## PROMPT A
In the carers' accounts, echo the passage starting with "I would say" and going on through "fulfilled and healthy.".
## PROMPT B
Name each health issue the carers' accounts say Karen Cooper's mum had already had before her dementia diagnosis.
## PROMPT C
According to the carers' accounts, how far was the dementia care home from the family home?

Joanne Lancaster, Diversity and Inclusion Advisor

Toby is age 14 and has Down’s Syndrome and multiple other health and medical conditions.  He requires 24-hour care including ensuring all of his personal care, physical and emotional needs are met. Toby uses a wheelchair as he has lasting mobility issues from a stroke he had when he was younger. He also has a gastrostomy as he cannot tolerate liquids orally as he aspirates, so all his fluids and medications are given via this method. 

Toby has such a beautiful soul, his joy in the ordinary is truly infectious and he captivates all who meet him. That said I think one of the biggest challenges of being a carer to a child is not just being able to be a parent. You have to be so much more - nurse, therapist, advocate and playmate. It is also difficult juggling being a full-time carer, having another child and working full-time. It has been especially difficult during the recent pandemic as Toby had to shield which meant that he has missed a lot of schooling this past 12 months. But we’ve been lucky that my partner Gareth’s work furloughed him to fulfil his caring responsibilities. It can be emotionally, mentally and physically draining at times; early morning wake-up calls, broken nights, minor illnesses that, for Toby, cause hospitalisation and some everyday situations when you constantly have to battle for service provision, inclusion and acceptance.  

I would say the best advice I could give to other carers is to make sure you have time for you, whether that is to read a book, walk, jog, go for a cup of tea or a pamper, you need time out. And ask for help when you need it, don’t get to the point where it overwhelms you. Finally, be kind to yourself and remind yourself how amazing you are doing all you do to keep your loved one(s) safe, fulfilled and healthy.

Karen Cooper, Project Manager

My Mum was diagnosed with dementia 12 years ago at the age of 66. She had not been retired from her job as a Care Home Manager for very long and had already had more than her fair share of health issues: breast cancer and subsequent mastectomy, a mild heart attack, a debilitating bout of shingles and COPD. Despite all this she was active, out-going and positive and carried on being a fantastic mum to me, my younger brother and sister and four grandchildren and a loving wife to my dad.

In the early days, mum’s dementia manifested with her repeating herself repeatedly and a gradual decline in her being able to do routine things like making a cup of tea and cooking as she just wasn’t safe. Despite being on medication, in 2012 she declined rapidly and myself and my husband moved house to be nearer in case we were needed at short notice. My dad, brother, sister and I provided care for her at home as she had become incontinent and immobile but eventually this took its toll on my dad’s health and he agreed to carers coming in to get mum up and put her to bed. Mum deteriorated even further and became violent (she is only 5ft tall and weighed about 7st but she could still pack a punch), so in May 2018, we took the very difficult decision as a family that mum needed 24/7 care and found a place in a care home that specialised in dementia care. Luckily it was about 100 yards from the family home so we were able to visit every day and take her home for lunch in a wheelchair.

Dataset excerpts:

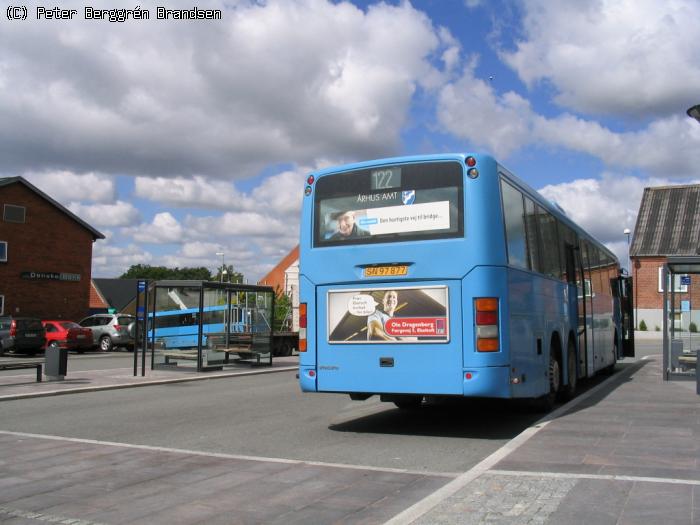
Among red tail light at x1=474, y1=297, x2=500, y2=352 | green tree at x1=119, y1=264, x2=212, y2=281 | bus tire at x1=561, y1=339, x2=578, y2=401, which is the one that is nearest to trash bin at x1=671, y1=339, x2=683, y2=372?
bus tire at x1=561, y1=339, x2=578, y2=401

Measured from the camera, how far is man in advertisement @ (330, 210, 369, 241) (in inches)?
385

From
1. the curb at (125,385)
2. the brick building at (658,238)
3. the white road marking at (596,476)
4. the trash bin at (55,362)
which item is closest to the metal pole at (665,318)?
the white road marking at (596,476)

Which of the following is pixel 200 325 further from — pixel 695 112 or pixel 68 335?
pixel 68 335

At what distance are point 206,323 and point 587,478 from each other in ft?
55.5

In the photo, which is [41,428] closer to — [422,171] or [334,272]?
[334,272]

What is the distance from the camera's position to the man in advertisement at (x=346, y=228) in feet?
32.1

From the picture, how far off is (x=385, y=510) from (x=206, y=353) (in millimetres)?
16085

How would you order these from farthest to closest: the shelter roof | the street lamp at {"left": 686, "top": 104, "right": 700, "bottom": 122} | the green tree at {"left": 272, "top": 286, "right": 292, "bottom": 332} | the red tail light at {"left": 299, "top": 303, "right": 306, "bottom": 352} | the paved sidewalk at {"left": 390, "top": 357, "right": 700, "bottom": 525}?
the shelter roof
the green tree at {"left": 272, "top": 286, "right": 292, "bottom": 332}
the street lamp at {"left": 686, "top": 104, "right": 700, "bottom": 122}
the red tail light at {"left": 299, "top": 303, "right": 306, "bottom": 352}
the paved sidewalk at {"left": 390, "top": 357, "right": 700, "bottom": 525}

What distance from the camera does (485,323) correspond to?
8891 millimetres

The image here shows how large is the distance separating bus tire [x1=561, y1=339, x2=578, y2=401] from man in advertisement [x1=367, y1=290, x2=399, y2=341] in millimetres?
4693

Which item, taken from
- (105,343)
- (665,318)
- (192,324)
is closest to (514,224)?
(665,318)

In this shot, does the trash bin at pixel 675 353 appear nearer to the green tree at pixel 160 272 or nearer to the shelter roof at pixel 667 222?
the shelter roof at pixel 667 222

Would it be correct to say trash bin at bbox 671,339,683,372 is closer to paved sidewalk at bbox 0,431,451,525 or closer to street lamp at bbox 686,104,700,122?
street lamp at bbox 686,104,700,122

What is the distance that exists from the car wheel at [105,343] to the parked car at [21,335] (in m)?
3.98
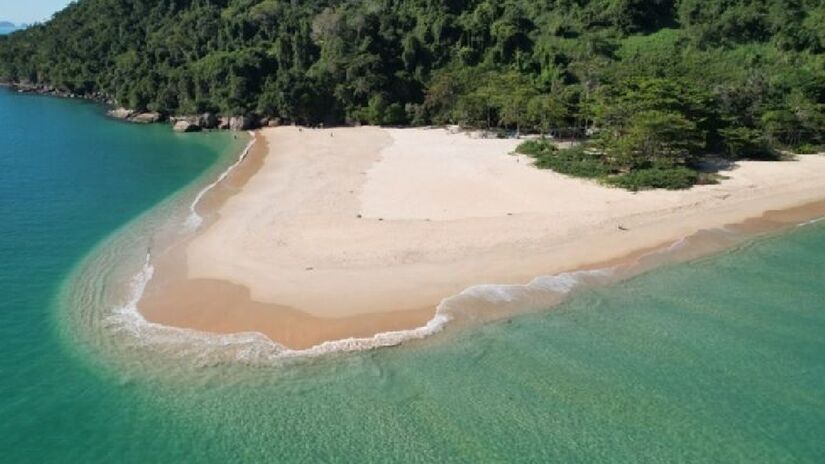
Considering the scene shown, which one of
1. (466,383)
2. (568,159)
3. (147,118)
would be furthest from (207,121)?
(466,383)

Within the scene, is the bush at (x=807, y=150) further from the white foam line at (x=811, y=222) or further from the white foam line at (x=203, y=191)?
the white foam line at (x=203, y=191)

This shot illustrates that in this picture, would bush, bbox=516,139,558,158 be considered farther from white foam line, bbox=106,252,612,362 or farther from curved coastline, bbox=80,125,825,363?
white foam line, bbox=106,252,612,362

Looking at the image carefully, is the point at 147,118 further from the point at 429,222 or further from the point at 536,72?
the point at 429,222

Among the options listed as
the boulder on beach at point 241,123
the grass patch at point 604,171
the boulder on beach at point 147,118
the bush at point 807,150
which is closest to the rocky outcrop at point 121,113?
the boulder on beach at point 147,118

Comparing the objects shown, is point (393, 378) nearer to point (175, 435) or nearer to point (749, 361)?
point (175, 435)

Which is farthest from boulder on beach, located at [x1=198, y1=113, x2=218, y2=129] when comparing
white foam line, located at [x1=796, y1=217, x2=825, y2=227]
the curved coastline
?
white foam line, located at [x1=796, y1=217, x2=825, y2=227]
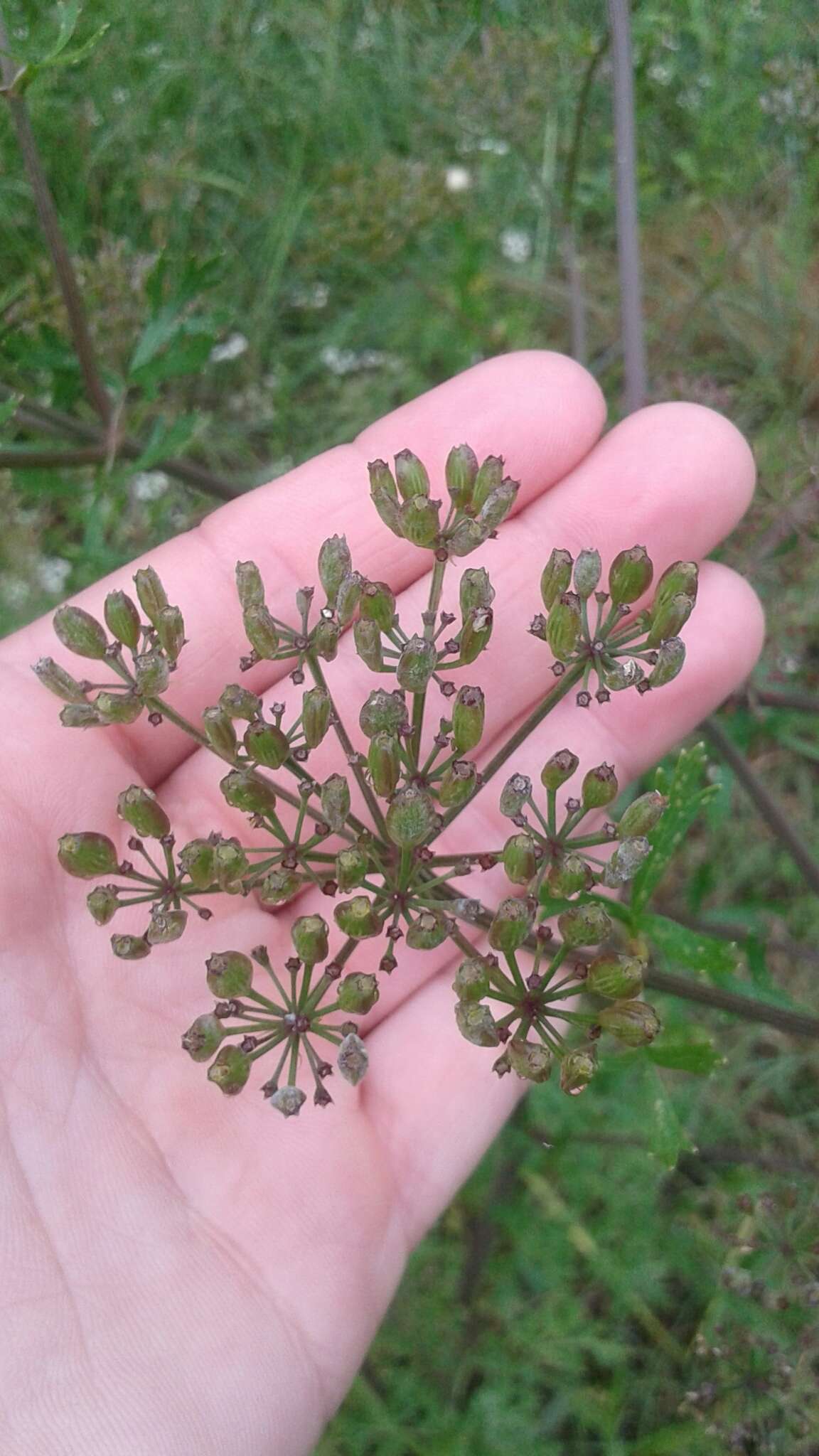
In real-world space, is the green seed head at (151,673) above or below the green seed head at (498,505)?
above

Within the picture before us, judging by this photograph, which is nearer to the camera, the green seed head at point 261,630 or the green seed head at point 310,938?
the green seed head at point 310,938

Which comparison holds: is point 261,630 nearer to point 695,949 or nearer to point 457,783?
point 457,783

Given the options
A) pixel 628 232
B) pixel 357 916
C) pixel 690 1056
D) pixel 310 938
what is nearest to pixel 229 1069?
pixel 310 938

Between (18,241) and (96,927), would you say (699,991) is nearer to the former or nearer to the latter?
Result: (96,927)

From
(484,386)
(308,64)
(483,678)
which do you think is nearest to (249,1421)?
(483,678)

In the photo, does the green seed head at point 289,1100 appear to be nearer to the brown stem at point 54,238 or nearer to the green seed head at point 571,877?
the green seed head at point 571,877

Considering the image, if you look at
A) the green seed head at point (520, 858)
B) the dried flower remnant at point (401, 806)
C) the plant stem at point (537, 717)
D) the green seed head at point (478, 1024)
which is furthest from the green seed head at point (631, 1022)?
the plant stem at point (537, 717)
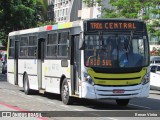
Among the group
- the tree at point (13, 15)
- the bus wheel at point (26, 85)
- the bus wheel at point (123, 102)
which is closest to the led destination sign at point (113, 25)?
the bus wheel at point (123, 102)

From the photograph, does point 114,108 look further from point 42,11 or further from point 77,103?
point 42,11

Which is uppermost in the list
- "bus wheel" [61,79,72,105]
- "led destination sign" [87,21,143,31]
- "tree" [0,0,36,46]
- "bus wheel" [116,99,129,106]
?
"tree" [0,0,36,46]

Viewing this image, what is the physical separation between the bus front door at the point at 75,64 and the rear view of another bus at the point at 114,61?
716 mm

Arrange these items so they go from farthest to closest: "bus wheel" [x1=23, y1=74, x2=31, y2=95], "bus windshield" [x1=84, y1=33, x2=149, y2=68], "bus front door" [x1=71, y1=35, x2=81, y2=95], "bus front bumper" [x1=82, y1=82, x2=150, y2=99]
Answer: "bus wheel" [x1=23, y1=74, x2=31, y2=95] → "bus front door" [x1=71, y1=35, x2=81, y2=95] → "bus windshield" [x1=84, y1=33, x2=149, y2=68] → "bus front bumper" [x1=82, y1=82, x2=150, y2=99]

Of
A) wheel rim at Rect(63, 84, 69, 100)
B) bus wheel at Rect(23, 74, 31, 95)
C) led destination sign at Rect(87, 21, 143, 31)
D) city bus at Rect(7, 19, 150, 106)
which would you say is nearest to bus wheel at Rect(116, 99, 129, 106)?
city bus at Rect(7, 19, 150, 106)

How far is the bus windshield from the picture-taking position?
16078mm

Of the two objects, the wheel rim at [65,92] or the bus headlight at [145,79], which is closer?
the bus headlight at [145,79]

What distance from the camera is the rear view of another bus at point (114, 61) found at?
16.0 m

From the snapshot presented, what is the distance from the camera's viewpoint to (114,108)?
670 inches

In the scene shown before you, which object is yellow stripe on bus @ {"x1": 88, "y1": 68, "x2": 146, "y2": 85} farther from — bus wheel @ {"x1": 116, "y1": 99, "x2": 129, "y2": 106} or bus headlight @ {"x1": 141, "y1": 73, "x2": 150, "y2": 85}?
bus wheel @ {"x1": 116, "y1": 99, "x2": 129, "y2": 106}

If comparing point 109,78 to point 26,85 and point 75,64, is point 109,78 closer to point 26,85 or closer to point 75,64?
point 75,64

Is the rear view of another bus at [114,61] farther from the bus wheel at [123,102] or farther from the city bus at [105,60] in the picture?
the bus wheel at [123,102]

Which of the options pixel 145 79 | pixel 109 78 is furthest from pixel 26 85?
pixel 145 79

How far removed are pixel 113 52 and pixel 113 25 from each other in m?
0.93
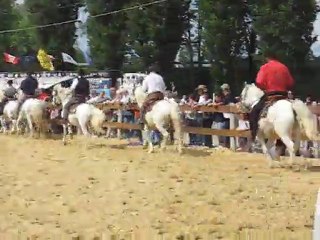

## WRITTEN ANSWER A
I would say the best advice I could give to other carers is to make sure you have time for you, whether that is to read a book, walk, jog, go for a cup of tea or a pamper, you need time out. And ask for help when you need it, don’t get to the point where it overwhelms you. Finally, be kind to yourself and remind yourself how amazing you are doing all you do to keep your loved one(s) safe, fulfilled and healthy.

## WRITTEN ANSWER B
Breast cancer and subsequent mastectomy
A mild heart attack
A debilitating bout of shingles
COPD

## WRITTEN ANSWER C
About 100 yards.